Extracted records

+ + + + + + +

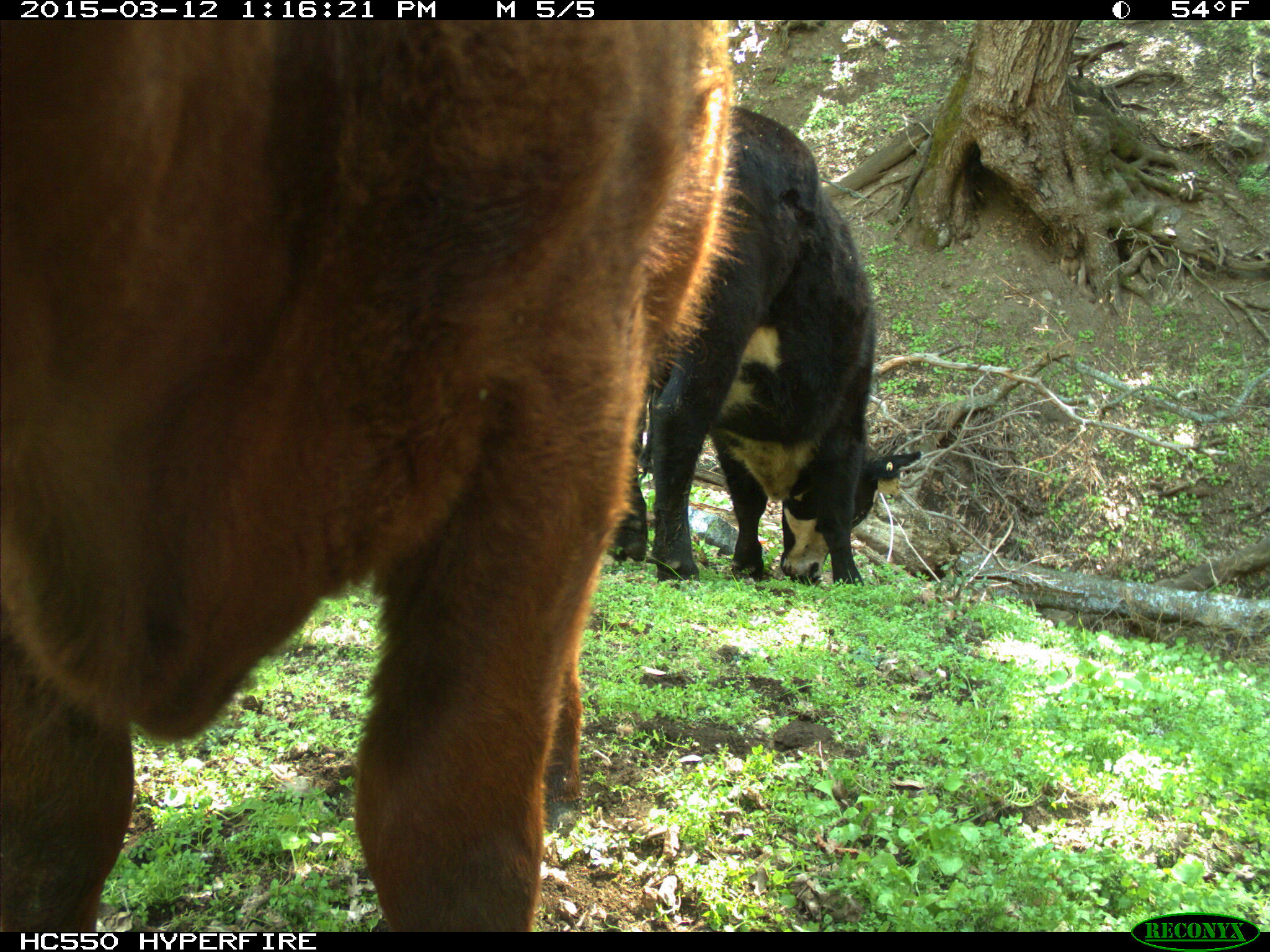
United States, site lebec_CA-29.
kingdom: Animalia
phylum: Chordata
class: Mammalia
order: Artiodactyla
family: Bovidae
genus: Bos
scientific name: Bos taurus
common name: domestic cow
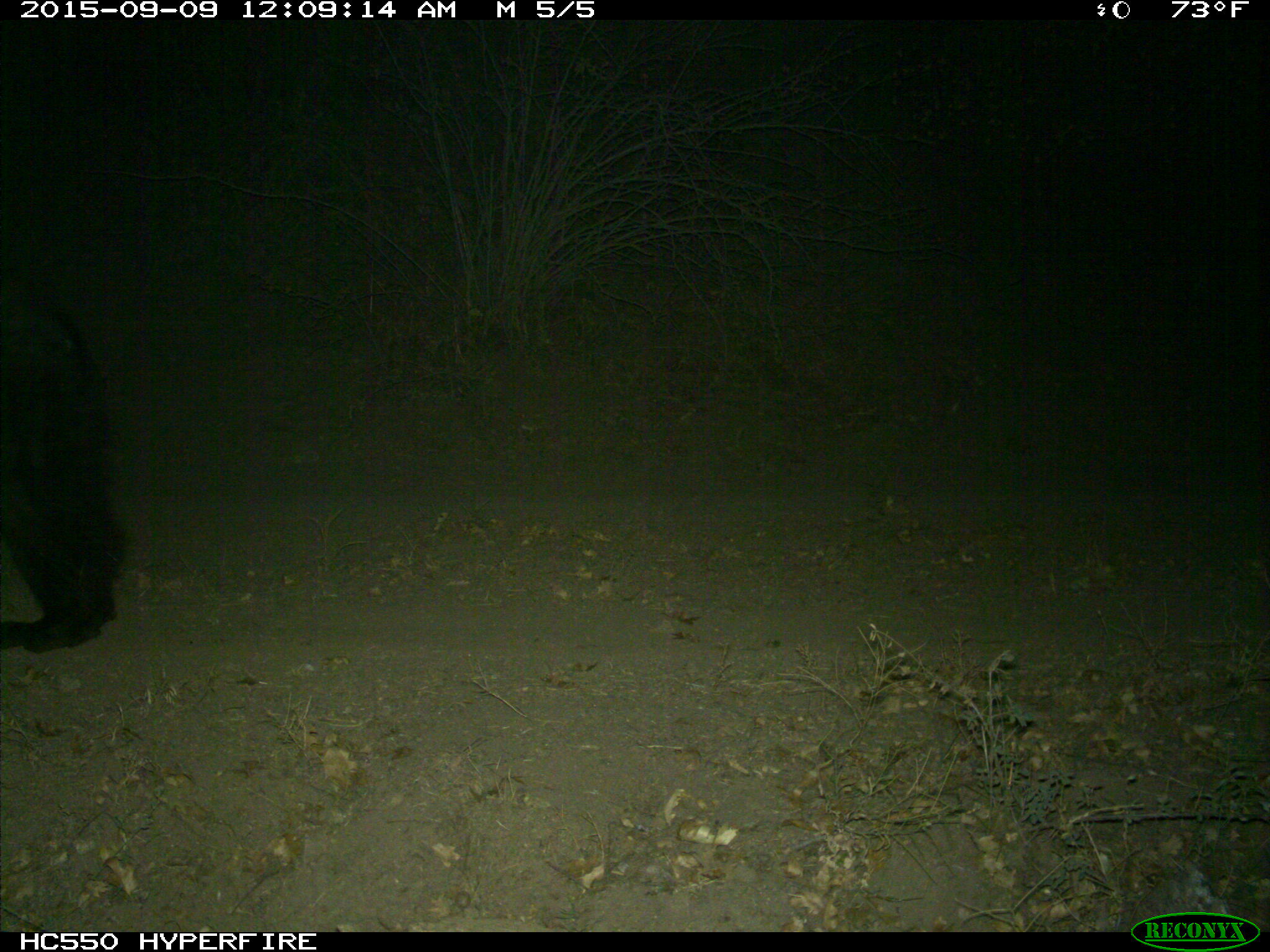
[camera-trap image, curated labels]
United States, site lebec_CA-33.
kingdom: Animalia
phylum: Chordata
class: Mammalia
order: Carnivora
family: Ursidae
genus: Ursus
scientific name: Ursus americanus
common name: american black bear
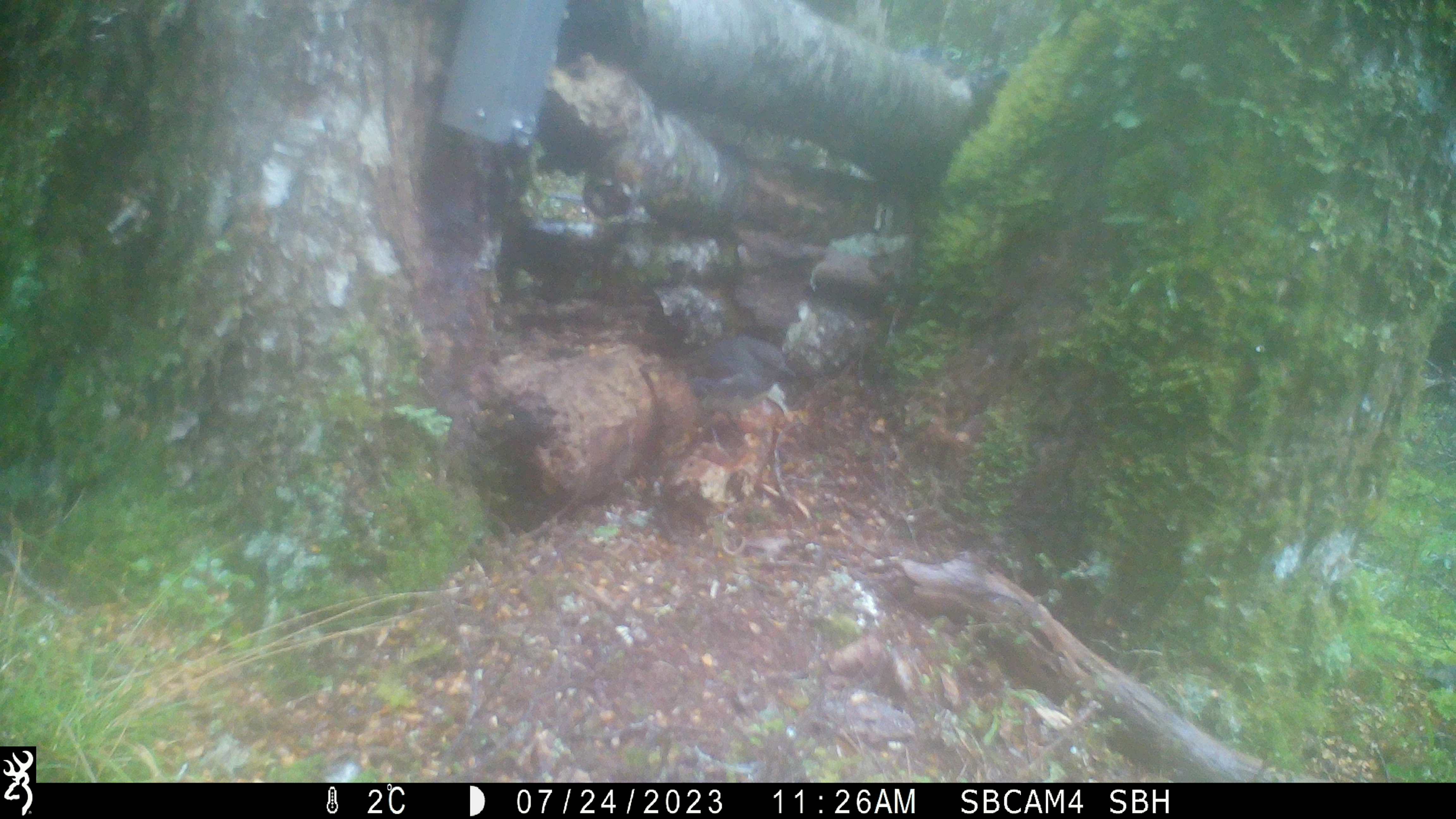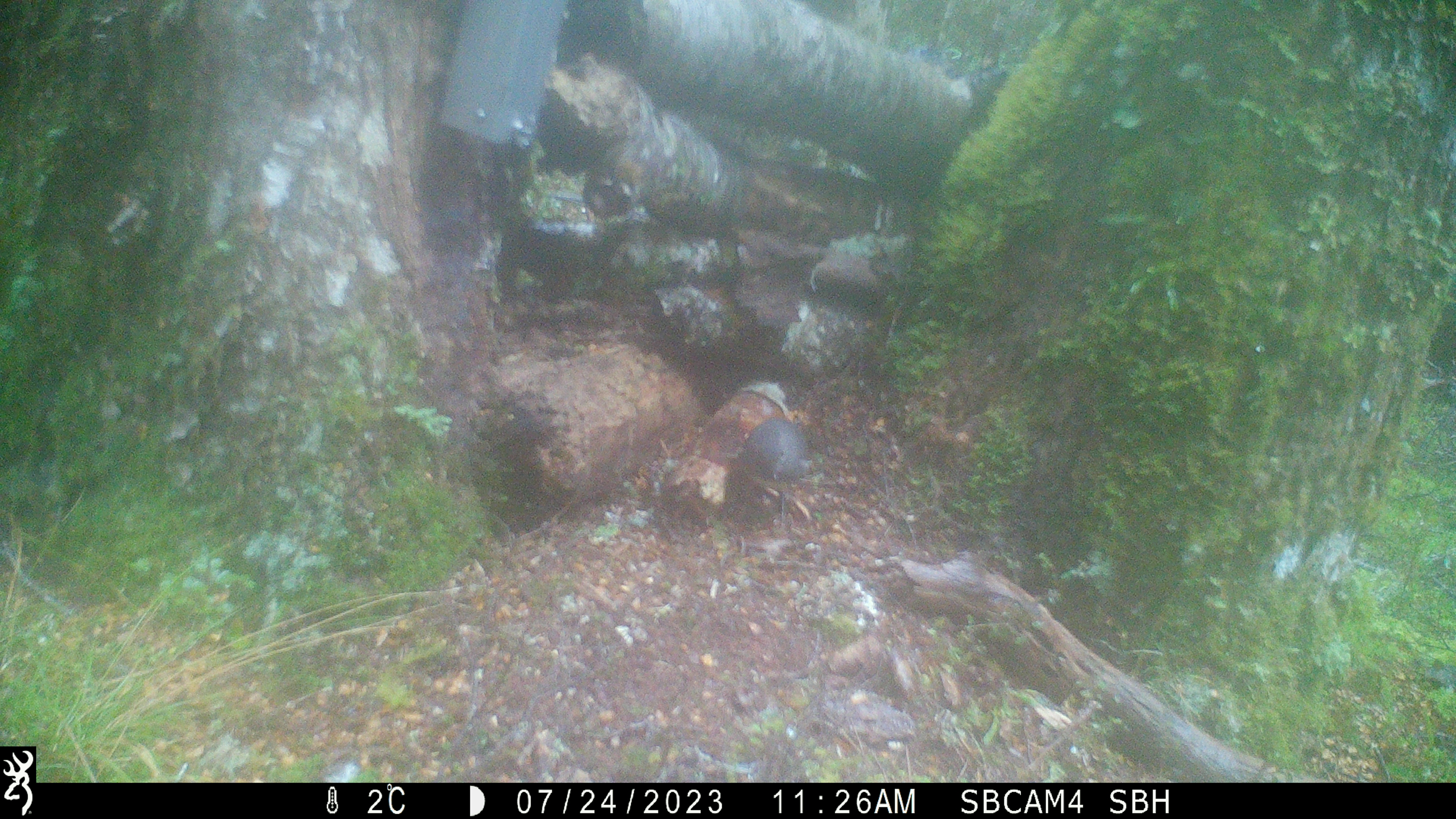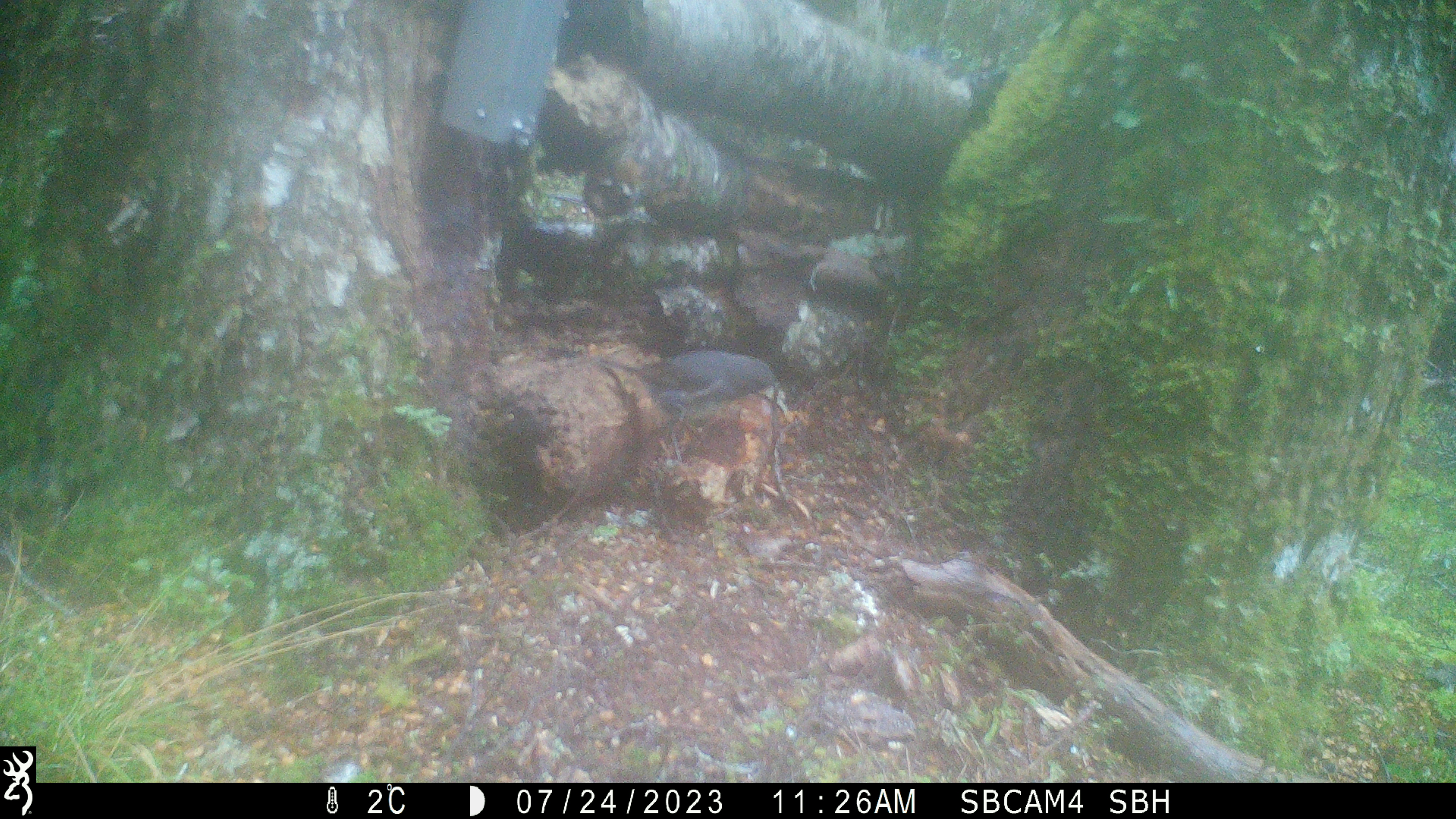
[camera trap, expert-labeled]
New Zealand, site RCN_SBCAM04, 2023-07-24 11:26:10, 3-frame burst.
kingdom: Animalia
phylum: Chordata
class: Aves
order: Passeriformes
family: Petroicidae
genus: Petroica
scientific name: Petroica australis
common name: new zealand robin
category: robin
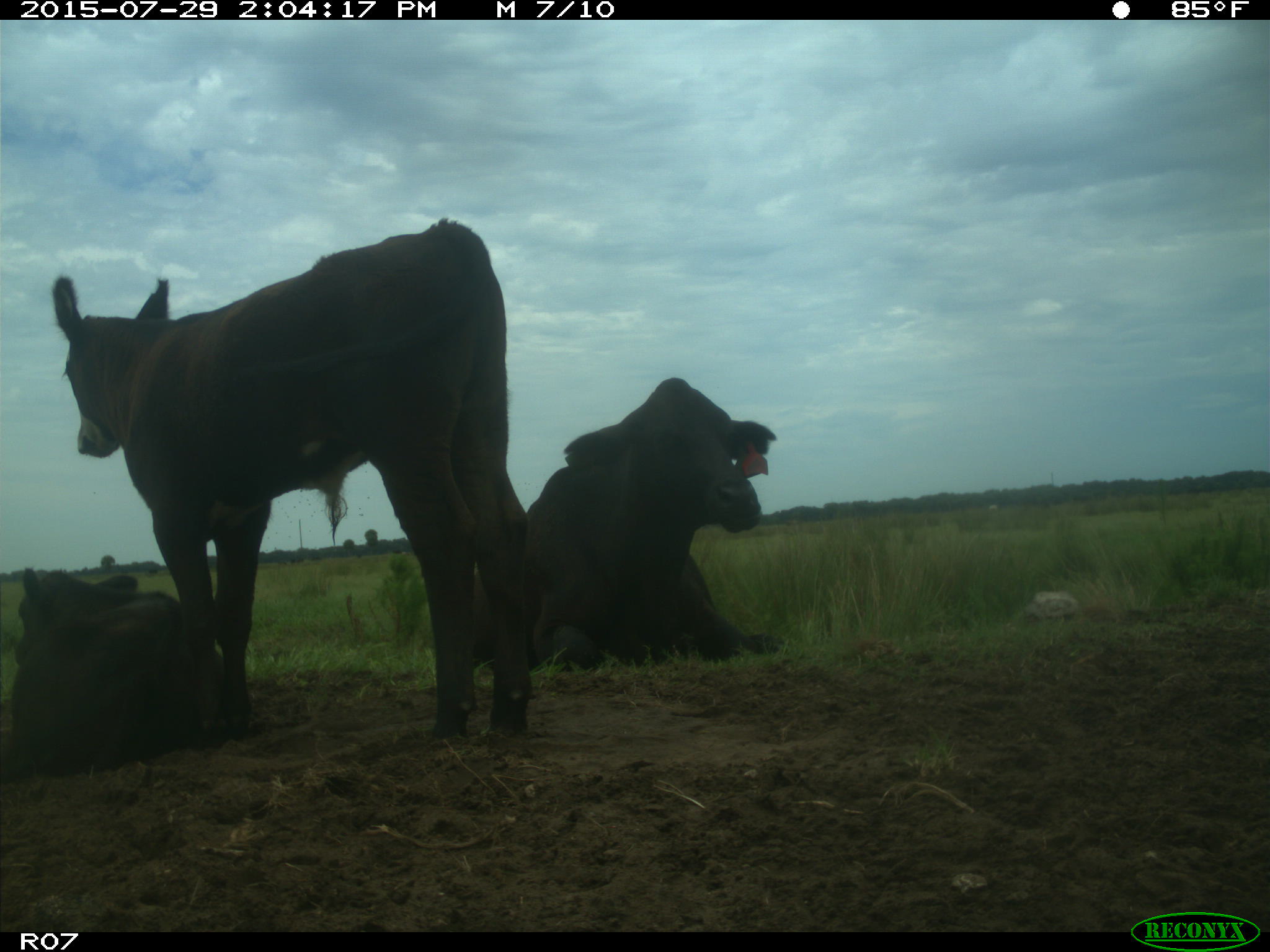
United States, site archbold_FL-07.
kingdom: Animalia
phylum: Chordata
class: Mammalia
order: Artiodactyla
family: Bovidae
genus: Bos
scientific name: Bos taurus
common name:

+ + + + + + +

- _WHAT YOU HAVE TO DO_:
Repeat the data exactly in full, omitting its pictures.

- _RESULT FOR THIS EXERCISE_:
United States, site lebec_CA-29.
kingdom: Animalia
phylum: Chordata
class: Mammalia
order: Artiodactyla
family: Bovidae
genus: Bos
scientific name: Bos taurus
common name: domestic cow
[camera-trap image, curated labels]
United States, site lebec_CA-33.
kingdom: Animalia
phylum: Chordata
class: Mammalia
order: Carnivora
family: Ursidae
genus: Ursus
scientific name: Ursus americanus
common name: american black bear
[camera trap, expert-labeled]
New Zealand, site RCN_SBCAM04, 2023-07-24 11:26:10, 3-frame burst.
kingdom: Animalia
phylum: Chordata
class: Aves
order: Passeriformes
family: Petroicidae
genus: Petroica
scientific name: Petroica australis
common name: new zealand robin
category: robin
United States, site archbold_FL-07.
kingdom: Animalia
phylum: Chordata
class: Mammalia
order: Artiodactyla
family: Bovidae
genus: Bos
scientific name: Bos taurus
common name:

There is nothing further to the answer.